Oh that we had remained outside! I have been through a great deal of horrible sights, enough to harden any man, and cure him of womanly squeamishness. Yet never did I behold, or dream of, anything so awful as the scene that lay before me. People were longing to look at it now, but none (save ourselves) durst enter.

It was Chowne's own dining-room, all in the dark, except where a lamp had been brought in by a trembling footman, who ran away, knowing that he brought this light for his master to be strangled by. And in the corner now lay his master, smothered under a feather-bed; yet with his vicious head fetched out in the last rabid struggle to bite. There was the black hair, black face, and black tongue, shown by the frothy wainscot, or between it and the ticking. On the feather-bed lay exhausted, and with his mighty frame convulsed, so that a child might master him, Parson Jack Rambone, the strongest man, whose strength (like all other powers) had laid a horrible duty upon him. Sobbing with all his great heart he lay, yet afraid to take his weight off, and sweating at every pore with labour, peril of his life, and agony.

"Oh Dick, Dick," he said, quite softly, and between his pantings; "how many larks have we had together, and for me to have to do this to you!

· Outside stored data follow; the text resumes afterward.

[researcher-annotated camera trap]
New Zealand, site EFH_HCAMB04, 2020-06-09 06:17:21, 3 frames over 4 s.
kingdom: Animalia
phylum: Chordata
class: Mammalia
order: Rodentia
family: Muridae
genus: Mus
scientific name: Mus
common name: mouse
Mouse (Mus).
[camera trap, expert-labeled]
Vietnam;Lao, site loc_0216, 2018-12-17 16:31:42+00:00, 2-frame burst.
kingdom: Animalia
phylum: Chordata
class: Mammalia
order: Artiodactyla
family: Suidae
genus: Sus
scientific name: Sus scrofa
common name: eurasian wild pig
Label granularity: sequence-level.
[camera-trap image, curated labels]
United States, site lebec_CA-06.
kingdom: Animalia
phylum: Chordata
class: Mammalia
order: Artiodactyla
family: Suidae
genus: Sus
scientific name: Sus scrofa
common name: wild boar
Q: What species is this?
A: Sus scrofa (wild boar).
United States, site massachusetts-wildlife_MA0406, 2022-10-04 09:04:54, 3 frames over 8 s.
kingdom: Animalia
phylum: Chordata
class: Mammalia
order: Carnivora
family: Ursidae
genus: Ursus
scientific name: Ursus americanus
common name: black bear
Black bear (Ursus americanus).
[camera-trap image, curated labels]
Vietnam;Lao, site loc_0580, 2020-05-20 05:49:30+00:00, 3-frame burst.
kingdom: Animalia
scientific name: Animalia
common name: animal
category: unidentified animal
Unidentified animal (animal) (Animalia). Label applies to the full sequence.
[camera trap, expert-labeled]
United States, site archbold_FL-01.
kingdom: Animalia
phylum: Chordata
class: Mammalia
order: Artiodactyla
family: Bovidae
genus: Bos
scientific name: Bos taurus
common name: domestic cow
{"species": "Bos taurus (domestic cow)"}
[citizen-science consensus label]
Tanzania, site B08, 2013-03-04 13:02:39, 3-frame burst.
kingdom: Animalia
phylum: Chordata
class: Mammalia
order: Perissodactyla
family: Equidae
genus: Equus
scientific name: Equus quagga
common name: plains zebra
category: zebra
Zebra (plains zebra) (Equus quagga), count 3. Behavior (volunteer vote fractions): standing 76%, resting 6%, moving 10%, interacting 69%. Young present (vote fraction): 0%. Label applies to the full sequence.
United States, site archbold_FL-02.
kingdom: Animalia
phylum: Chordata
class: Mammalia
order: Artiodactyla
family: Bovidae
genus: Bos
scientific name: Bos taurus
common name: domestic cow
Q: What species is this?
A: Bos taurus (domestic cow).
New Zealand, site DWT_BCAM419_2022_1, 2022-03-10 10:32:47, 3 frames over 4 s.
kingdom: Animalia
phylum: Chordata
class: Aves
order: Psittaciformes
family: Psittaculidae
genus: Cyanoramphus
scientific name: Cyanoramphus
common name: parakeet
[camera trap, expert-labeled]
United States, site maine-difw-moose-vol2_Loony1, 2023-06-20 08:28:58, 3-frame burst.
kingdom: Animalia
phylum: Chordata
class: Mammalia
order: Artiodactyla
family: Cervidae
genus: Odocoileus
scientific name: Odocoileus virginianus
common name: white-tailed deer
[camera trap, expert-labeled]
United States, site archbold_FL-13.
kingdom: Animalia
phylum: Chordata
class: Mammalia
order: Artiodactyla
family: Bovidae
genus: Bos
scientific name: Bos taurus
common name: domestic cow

I am sure you knew me, before you died. I think you know me now, Dick. Oh, for God's sake, shut your eyes! Darling Dick, are you dead, are you dead? You are the very cleverest fellow ever I came across of. You can do it, if you like. Oh, dear Dick, Dick, my boy, do shut your eyes!"

We stood looking at them, with no power to go up to them; all experience failed us as to what was the proper thing to do, till I saw that Chowne's face ought to have a napkin over it. None had been laid for dinner; but I knew where butlers keep them.